Last night (roughly 12:30 a.m. USA Central Time) I saw my NPM report WAN outages affecting some of my businesses across multiple regions and states. The outages were on the order of three to five minutes--what you might expect for a power event. Everything came back up without issue.
I opened a ticket with my WAN Service Provider, listed the cities and circuits involved, and asked for an explanation of the outage. Usually the WAN provider is very good about proactively notifying us about scheduled maintenance, and they're also excellent about owning up to mistakes on their part. In this case, some of the circuits involved use secondary or tertiary regional WAN providers like ATT. It's not unusual to see those kinds of sites with shared nodes fail and come back at the same time. But this outage involved only some of those sites. Some of the other circuits that bounced last night don't use secondary providers.

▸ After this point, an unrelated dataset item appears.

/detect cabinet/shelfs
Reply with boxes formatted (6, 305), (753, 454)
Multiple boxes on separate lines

While waiting for a response from my query to the WAN provider, I SSH'd into some of the affected remote routers to review their logs. I was surprised to find there were no physical or logical errors reported on their WAN interfaces. Usually I'll see the WAN interface go down, or the entire router may have rebooted, or a BGP or EIGRP neighbor relationship lost at the time NPM reported the site down. But nothing like that showed up in the logs. The routers don't think they had a WAN outage.
Further, no one from any of my 7x24 sites called our Help Desk to report a problem. And THAT'S unusual if there really were an outage.
When the WAN Service Provider's NOC responded to my query, this is what they shared:
"You are using our Solarwinds to look at graphing for your sites. When a puller goes down they do not report anything on a site. The sites were up but no data was being pulled from those nodes."
To make it clear, I do not use the WAN provider's Orion. My organization has our own multiple regional NPM pollers that report to our main NPM instance. They were not down, our NPM main instance was not down. Further, when a poller goes down, the site is not reported down. The site's status is just not updated--as far as I can see.
Yet the WAN provider's ORION polling was unavailable at the same time that MY Orion said some of my remote sites were down.
A very strange coincidence.
It would be even stranger if other Thwack members reported an outage on their systems at the same time as my outages. I'm leaning towards a bug in Orion, but I'd love to hear from other Thwack members about whether they saw anything flaky last night. In the mean time I'll be looking for feedback from my WAN provider.